## Your task
Repeat every one of the entries below word for word, keeping each line unchanged.

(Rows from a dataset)
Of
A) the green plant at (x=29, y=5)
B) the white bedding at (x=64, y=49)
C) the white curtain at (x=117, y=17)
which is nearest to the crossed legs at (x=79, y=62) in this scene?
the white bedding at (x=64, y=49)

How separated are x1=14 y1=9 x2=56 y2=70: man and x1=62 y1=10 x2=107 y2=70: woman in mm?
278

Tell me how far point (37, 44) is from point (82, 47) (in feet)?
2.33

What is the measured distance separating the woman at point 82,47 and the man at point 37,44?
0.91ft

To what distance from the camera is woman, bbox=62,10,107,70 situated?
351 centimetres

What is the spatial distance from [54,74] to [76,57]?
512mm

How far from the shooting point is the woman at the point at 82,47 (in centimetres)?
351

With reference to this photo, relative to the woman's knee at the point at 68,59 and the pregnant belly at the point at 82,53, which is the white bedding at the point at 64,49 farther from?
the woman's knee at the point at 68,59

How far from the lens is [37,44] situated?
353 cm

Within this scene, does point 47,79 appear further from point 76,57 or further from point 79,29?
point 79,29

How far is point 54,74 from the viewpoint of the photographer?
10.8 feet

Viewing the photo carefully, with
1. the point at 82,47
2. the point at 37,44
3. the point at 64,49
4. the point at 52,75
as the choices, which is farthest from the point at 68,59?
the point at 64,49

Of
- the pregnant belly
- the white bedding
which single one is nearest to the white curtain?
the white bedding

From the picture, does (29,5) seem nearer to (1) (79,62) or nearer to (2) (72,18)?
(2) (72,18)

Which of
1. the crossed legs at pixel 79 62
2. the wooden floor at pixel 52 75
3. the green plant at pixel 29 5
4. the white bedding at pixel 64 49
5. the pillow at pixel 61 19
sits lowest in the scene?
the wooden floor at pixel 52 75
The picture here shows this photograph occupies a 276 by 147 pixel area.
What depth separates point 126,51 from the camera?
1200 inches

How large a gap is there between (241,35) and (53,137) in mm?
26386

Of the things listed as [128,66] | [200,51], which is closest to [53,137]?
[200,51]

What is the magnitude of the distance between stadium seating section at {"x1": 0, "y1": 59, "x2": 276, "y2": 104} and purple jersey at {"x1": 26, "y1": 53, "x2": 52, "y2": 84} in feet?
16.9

## Reply to the exercise
Of
A) the green plant at (x=29, y=5)
B) the white bedding at (x=64, y=49)
C) the white curtain at (x=117, y=17)
which is nearest to the crossed legs at (x=79, y=62) in this scene?
the white bedding at (x=64, y=49)

How separated are x1=14 y1=9 x2=56 y2=70: man and x1=62 y1=10 x2=107 y2=70: woman in mm?
278

Tell me how far point (37, 44) is from point (82, 47) (in feet)?
2.33

What is the measured distance separating the woman at point 82,47 and the man at point 37,44?
0.91ft

To what distance from the camera is woman, bbox=62,10,107,70 situated?
351 centimetres

What is the spatial distance from [54,74] to [76,57]?
512mm

How far from the shooting point is the woman at the point at 82,47 (in centimetres)?
351

With reference to this photo, relative to the woman's knee at the point at 68,59 and the pregnant belly at the point at 82,53, which is the white bedding at the point at 64,49 farther from?
the woman's knee at the point at 68,59

How far from the lens is [37,44] situated?
353 cm

Within this scene, does point 47,79 appear further from point 76,57 or further from point 79,29?
point 79,29

How far is point 54,74 from the viewpoint of the photographer?
10.8 feet

Viewing the photo carefully, with
1. the point at 82,47
2. the point at 37,44
3. the point at 64,49
4. the point at 52,75
as the choices, which is farthest from the point at 68,59?
the point at 64,49

Of
- the pregnant belly
- the white bedding
which single one is nearest to the white curtain?
the white bedding

From the picture, does (29,5) seem nearer to (1) (79,62) or nearer to (2) (72,18)?
(2) (72,18)

Which of
1. the crossed legs at pixel 79 62
2. the wooden floor at pixel 52 75
3. the green plant at pixel 29 5
4. the white bedding at pixel 64 49
5. the pillow at pixel 61 19
sits lowest in the scene?
the wooden floor at pixel 52 75
The picture here shows this photograph occupies a 276 by 147 pixel area.
What depth separates point 126,51 from the camera?
1200 inches

How large a gap is there between (241,35) and (53,137) in mm?
26386

Of the things listed as [128,66] | [200,51], which is closest to [53,137]?
[200,51]

What is the magnitude of the distance between stadium seating section at {"x1": 0, "y1": 59, "x2": 276, "y2": 104} and purple jersey at {"x1": 26, "y1": 53, "x2": 52, "y2": 84} in feet?
16.9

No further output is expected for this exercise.